There’s a flip side to this coin too; If ads deliver junk leads, the website isn’t going to be able to convert the leads to sales. Measuring leads and sales allows you to measure the effectiveness of your ads and your website.

4. Conversion Rate

Conversion rate is a tricky metric to measure correctly. On one hand, you can easily calculate your website’s conversion rate by dividing the number of visitors by the number of transactions. On the other hand, not all conversions are equal.

An ad that attracts a customer who places a $100 order is more valuable, than an ad that attracts a customer placing a $10 order.

In general, conversion rates for ecommerce sites are low. Only 2.86% of website visits result in a sale. Tracking the conversion rate alone doesn't’ reveal much in terms of actionable insights; you must also measure the value of each conversion and tie it back to your marketing source. That’s where the next metric comes into play.

5. Customer Lifetime Value (CLV)

Ads that attract repeat customers are more valuable than ads that attract a one-time purchase. By understanding what different customers might be worth over the long-term business relationship, you can identify which leads have the most value.

Tying every lead to a marketing source allows you to identify the marketing that delivers leads with the highest CLV.

6. Leads by Landing Page

Metrics like ‘conversion rate’ and ‘qualified leads’ provide indicators of short-term success, but most SEO metrics should be viewed through a long-term lens. As any SEO marketing agency will tell you, moving up in search rankings takes time.

Investing in blog content and targeting keywords with new pages will payoff, but it might take awhile.

One metric that can give you short-term insights is “Leads by Landing Page.” Your conversion tracking tool should provide you with insights about which pages your customers land on before making a purchase on your site.

The landing page data can help you figure out which keywords your customers are using to find your business. While Google doesn’t reveal which keywords organic searches used, these landing page reports can give you a clue.

For example, if a lot of customers land on a bike shop’s “mountain bike” landing page, it’s reasonable to assume many were using the keyword phrase, “mountain bikes.”

You can also take landing page data a step further by cross-referencing it with sales value or lead value information. Which landing pages are delivering your most valuable sales? Which are delivering lots of leads but few sales? You’ll be able to figure out which keywords are worth targeting moving forward.

7. All Customer Service Metrics

Last but certainly not least, we have customer service metrics like response time and shipping speed.  Often lost in the shuffle of marketing and sales is the third component of any successful ecommerce site.

How fast are your customers getting their products? How quickly are your customer service representatives responding to customer service requests?
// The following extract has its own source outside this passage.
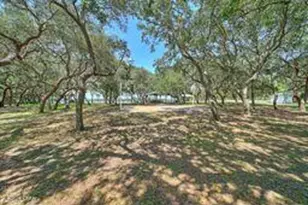 22324 Palmcrest Dr, Panama City Beach, FL 32413 - Photo 2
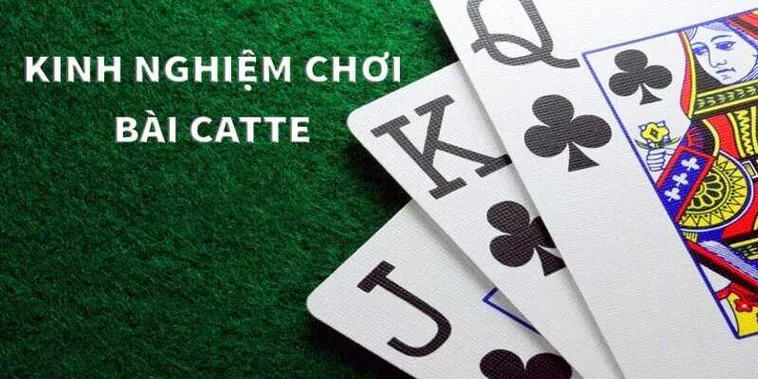 Bật Mí Cách Chơi Sắc Tê HipClub Từ Cao Thủ Lão Làng 2 Bật Mí Cách Chơi Sắc Tê HipClub Từ Cao Thủ Lão Làng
These metrics might not affect your spend or revenue as much as marketing and sales metrics, but they impact your business nonetheless.
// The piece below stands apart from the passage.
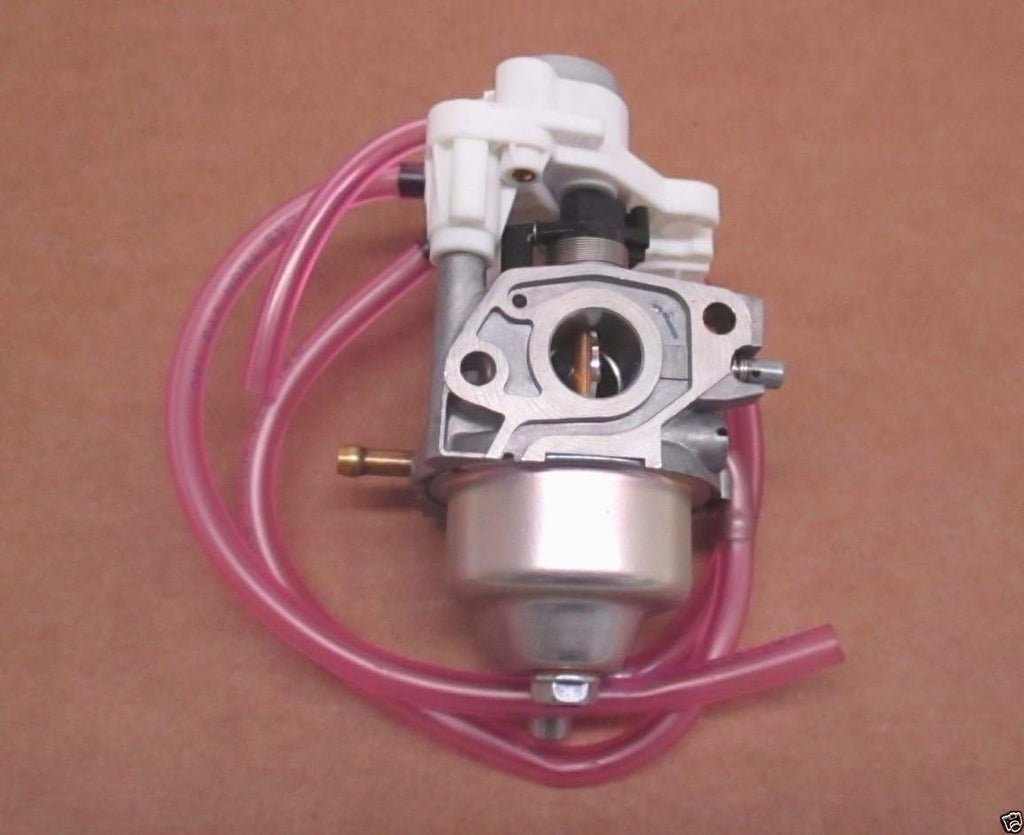Carburetor Z2048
"When businesses follow-up with online leads in less than 5 min., those leads are 9x more likely to convert into customers."

But don't just rely on your own internal metrics when it comes to measuring customer satisfaction; ask your customers directly. You can (and should) add feedback forms at every stage of the customer's journey.
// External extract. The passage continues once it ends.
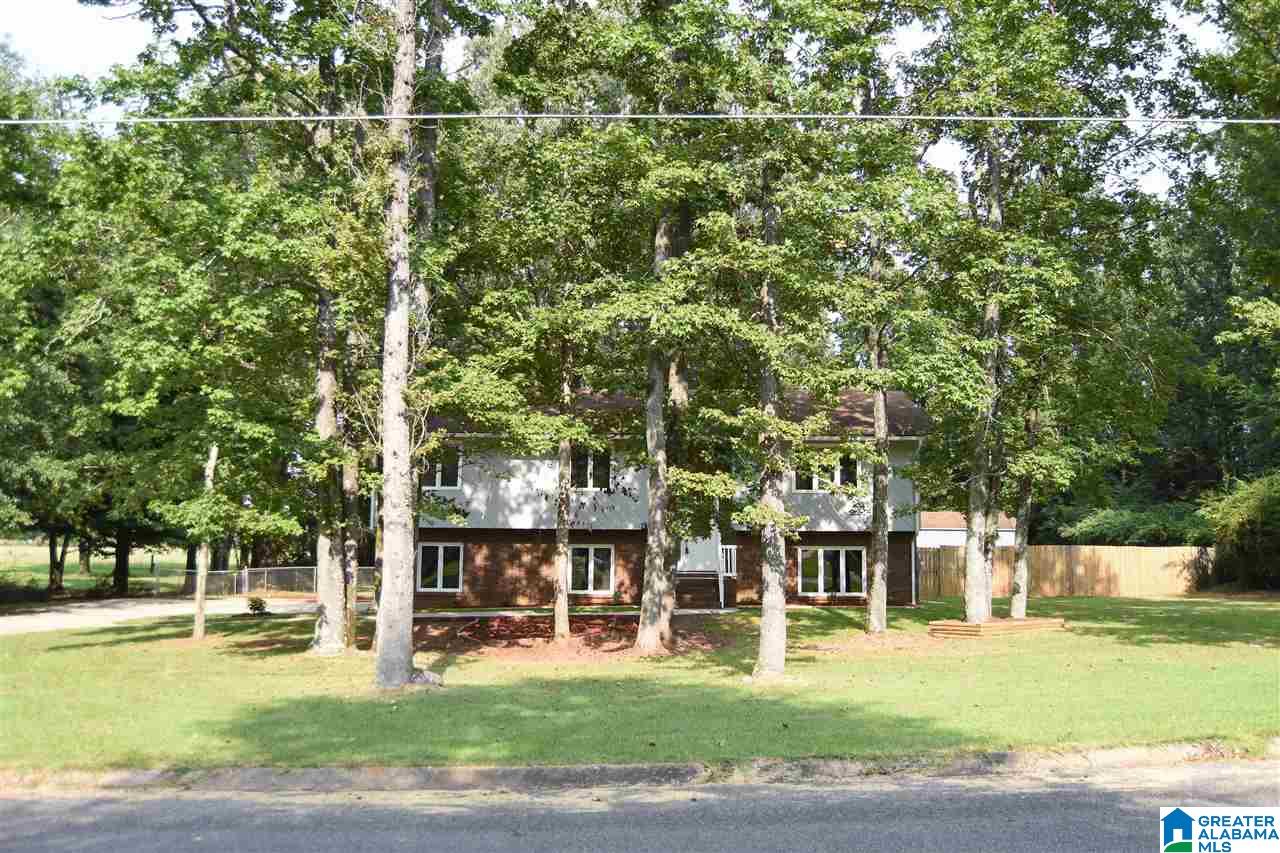 478 East Glen Road Alexandria, AL 36250 - Photo 4 of 50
Whether it's a popup to collect feedback on your website, a post-purchase form to track how your customers found the browsing to payment process or a post-shipping feedback form that measures their satisfaction with the product itself, all these avenues of feedback will help you better understand your customers and in turn, keep them coming back to your store.

Consider using a form builder like Paperform to make this process as accurate and fast as possible.

Wrapping Up

The list of metrics you could measure is endless. It’s your job to identify the metrics that matter so your reports make sense. Don’t make your CEO, clients or stakeholders sift through mounds of data; show them the metrics that matter to your business bottom line.